**Source document:**
+--

PART III - NARRATIVE
 
State below in reasonable detail the reasons why Forms 10-K, 20-F, 11-K, 10-Q, 10-D, N-SAR, N-CSR or the transition report or portion thereof could not be filed within the prescribed time period.
 
The Registrant was unable to file its annual report on Form 10-K in a timely manner without unreasonable effort or expense because the Registrant’s independent registered public accounting firm requires additional time to complete its audit of the Registrant’s financial statements for the year ended December 31, 2008.
 
The delay in completion of the independent registered public accounting firm’s audit of the Registrant’s financial statements is due to a substantive accounting issue concerning the Registrant’s inability to obtain critical information of an accounting of funds processed through an independent third party escrow account.  The Registrant is working diligently to determine obtain this critical accounting information from a third party escrow provider so that it may complete its accounting and enable its independent registered public accounting firm to complete its audit of the Registrant’s financial statements.

+--

(Contour labeling entries)

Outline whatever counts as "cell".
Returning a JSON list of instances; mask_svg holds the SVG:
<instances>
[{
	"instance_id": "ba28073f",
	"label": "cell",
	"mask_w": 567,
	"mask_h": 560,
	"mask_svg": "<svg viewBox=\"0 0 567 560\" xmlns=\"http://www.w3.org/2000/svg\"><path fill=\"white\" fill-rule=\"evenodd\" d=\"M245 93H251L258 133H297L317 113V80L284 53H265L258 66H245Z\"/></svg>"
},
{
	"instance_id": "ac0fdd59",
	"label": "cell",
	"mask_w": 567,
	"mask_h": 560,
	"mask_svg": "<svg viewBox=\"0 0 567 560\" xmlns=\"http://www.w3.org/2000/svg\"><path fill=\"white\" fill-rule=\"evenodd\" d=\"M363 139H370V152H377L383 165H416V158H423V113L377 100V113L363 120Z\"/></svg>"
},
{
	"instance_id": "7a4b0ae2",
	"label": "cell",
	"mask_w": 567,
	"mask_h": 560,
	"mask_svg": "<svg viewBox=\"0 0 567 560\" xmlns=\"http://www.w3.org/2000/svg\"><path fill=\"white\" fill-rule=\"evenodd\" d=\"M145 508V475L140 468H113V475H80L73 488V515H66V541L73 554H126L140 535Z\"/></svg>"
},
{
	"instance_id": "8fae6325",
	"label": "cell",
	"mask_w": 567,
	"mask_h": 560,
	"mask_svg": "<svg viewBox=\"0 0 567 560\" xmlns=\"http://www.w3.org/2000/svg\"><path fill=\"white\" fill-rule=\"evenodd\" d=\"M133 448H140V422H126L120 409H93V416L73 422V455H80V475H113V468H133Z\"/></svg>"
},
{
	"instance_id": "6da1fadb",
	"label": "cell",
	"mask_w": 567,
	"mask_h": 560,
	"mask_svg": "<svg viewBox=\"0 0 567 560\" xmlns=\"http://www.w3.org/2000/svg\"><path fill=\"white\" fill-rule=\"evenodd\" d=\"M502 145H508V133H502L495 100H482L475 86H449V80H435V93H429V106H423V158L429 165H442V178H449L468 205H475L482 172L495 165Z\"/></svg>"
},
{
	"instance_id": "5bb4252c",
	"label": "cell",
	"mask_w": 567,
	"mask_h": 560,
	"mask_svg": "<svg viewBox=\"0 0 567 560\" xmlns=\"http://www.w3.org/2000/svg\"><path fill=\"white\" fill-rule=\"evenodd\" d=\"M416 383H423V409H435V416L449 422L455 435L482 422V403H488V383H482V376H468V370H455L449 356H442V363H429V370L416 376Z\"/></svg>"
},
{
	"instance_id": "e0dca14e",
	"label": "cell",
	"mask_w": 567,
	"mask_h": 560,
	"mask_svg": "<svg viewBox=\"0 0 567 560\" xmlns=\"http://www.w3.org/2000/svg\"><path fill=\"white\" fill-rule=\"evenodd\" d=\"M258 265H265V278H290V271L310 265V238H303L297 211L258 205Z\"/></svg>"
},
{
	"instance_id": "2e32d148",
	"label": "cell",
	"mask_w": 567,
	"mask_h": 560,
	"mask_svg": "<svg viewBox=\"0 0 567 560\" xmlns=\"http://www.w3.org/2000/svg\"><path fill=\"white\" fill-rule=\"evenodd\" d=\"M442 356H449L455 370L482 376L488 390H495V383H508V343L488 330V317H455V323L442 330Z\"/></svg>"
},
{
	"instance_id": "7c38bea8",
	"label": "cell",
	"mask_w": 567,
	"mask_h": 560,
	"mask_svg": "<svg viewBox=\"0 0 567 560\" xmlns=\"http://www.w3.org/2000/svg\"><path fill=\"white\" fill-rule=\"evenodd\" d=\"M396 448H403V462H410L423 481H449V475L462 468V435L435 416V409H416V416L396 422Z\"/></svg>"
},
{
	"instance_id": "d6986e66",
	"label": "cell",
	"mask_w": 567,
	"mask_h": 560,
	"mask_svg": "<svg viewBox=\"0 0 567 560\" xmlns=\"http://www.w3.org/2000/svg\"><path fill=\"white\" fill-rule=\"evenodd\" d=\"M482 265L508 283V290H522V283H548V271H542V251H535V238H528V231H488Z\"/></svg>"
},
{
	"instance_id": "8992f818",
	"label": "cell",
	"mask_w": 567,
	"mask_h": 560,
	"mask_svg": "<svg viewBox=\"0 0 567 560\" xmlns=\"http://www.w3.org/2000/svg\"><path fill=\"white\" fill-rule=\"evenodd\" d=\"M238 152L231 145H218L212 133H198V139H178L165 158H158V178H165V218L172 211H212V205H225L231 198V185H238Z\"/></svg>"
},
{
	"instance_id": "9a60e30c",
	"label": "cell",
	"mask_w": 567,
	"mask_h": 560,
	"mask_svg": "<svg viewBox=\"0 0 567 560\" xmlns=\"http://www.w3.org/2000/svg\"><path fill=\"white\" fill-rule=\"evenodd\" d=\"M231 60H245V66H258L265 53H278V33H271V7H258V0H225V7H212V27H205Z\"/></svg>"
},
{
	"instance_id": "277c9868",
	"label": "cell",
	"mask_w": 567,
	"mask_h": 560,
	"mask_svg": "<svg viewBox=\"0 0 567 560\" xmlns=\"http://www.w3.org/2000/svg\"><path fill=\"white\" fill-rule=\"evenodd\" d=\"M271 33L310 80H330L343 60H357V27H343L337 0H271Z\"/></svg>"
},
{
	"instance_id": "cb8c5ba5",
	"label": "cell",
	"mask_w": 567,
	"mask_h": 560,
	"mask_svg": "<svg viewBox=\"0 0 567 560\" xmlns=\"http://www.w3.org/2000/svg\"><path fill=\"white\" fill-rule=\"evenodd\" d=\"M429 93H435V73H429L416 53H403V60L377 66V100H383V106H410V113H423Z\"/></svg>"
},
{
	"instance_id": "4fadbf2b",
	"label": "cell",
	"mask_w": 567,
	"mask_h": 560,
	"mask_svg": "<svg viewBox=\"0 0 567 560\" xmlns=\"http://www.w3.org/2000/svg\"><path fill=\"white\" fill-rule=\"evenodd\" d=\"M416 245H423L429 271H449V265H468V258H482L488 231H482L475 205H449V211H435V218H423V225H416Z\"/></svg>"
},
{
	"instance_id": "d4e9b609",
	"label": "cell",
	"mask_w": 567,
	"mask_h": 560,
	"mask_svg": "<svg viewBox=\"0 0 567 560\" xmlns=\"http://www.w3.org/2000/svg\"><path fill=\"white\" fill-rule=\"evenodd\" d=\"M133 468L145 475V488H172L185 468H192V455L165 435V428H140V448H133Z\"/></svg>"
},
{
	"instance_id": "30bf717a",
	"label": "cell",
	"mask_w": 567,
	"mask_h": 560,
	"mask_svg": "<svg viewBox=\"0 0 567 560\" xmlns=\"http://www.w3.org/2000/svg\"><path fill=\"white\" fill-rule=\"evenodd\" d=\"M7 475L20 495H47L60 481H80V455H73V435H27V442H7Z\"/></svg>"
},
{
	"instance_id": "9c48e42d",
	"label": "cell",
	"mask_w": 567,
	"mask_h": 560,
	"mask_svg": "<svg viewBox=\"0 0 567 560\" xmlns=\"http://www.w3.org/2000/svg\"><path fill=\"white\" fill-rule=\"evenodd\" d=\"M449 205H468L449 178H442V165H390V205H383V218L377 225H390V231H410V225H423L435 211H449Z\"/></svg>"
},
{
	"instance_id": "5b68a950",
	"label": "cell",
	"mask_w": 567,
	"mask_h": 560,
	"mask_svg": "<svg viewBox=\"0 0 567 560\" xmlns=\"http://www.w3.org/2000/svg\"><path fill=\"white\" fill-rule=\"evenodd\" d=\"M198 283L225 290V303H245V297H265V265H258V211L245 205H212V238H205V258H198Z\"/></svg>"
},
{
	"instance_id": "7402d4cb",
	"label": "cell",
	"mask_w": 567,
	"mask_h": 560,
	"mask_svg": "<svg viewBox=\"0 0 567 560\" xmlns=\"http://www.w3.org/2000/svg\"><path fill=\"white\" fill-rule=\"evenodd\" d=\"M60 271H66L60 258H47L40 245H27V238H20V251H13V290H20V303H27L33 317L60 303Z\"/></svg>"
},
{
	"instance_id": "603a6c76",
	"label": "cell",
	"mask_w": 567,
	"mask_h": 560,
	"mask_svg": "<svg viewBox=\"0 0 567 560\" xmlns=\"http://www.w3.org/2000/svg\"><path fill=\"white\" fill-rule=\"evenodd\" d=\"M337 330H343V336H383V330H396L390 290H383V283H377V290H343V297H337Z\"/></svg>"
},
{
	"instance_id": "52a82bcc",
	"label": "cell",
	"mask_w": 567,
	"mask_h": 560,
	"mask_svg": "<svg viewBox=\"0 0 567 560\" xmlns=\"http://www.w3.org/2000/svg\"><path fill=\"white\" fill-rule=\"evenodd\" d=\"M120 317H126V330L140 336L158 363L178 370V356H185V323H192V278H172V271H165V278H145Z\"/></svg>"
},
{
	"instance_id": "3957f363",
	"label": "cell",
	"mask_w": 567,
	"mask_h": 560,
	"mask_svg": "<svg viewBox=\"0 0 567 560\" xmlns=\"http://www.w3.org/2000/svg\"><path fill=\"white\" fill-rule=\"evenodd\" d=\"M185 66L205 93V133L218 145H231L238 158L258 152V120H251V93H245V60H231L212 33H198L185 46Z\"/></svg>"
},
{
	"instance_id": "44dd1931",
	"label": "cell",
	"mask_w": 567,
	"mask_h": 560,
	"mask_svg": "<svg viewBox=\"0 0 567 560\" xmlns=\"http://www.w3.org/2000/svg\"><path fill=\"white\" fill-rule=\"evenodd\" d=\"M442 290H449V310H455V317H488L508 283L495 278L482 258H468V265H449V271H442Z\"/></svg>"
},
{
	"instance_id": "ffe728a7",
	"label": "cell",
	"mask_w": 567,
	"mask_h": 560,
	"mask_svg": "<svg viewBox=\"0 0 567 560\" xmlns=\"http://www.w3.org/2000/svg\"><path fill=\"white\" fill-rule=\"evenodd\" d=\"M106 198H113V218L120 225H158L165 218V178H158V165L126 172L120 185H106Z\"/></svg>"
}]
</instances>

+--

**Problem set:**
1. Repeat the late-filing narrative word for word, everything from "The Registrant was" down to "December 31, 2008.".
2. Gather every line of the records that contains the string "instances", matching its case.
The late-filing narrative and the records are unrelated to each other.

**Written responses:**
1.
The Registrant was unable to file its annual report on Form 10-K in a timely manner without unreasonable effort or expense because the Registrant’s independent registered public accounting firm requires additional time to complete its audit of the Registrant’s financial statements for the year ended December 31, 2008.

2.
Returning a JSON list of instances; mask_svg holds the SVG:
<instances>
</instances>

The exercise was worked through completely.